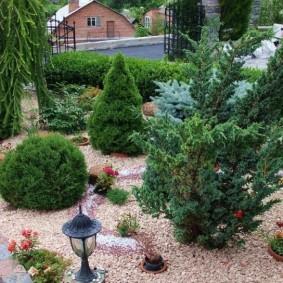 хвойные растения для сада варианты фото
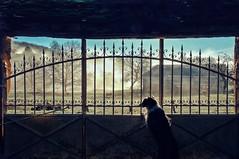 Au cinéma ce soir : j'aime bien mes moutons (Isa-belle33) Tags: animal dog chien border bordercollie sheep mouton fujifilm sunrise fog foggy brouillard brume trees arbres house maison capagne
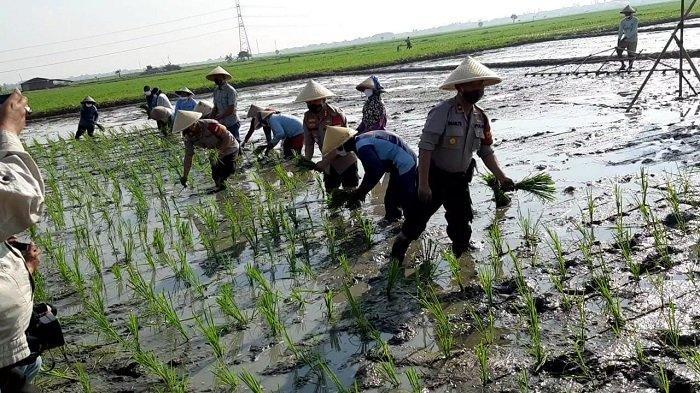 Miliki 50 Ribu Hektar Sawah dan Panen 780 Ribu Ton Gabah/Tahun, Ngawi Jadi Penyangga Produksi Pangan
____________
■ **Task details**: Your task is to repeat exactly the lines from the one containing "Au cinéma ce" through the end of the material, both included, and only those, without pictures.

■ **Exercise output**:
 Au cinéma ce soir : j'aime bien mes moutons (Isa-belle33) Tags: animal dog chien border bordercollie sheep mouton fujifilm sunrise fog foggy brouillard brume trees arbres house maison capagne
 Miliki 50 Ribu Hektar Sawah dan Panen 780 Ribu Ton Gabah/Tahun, Ngawi Jadi Penyangga Produksi Pangan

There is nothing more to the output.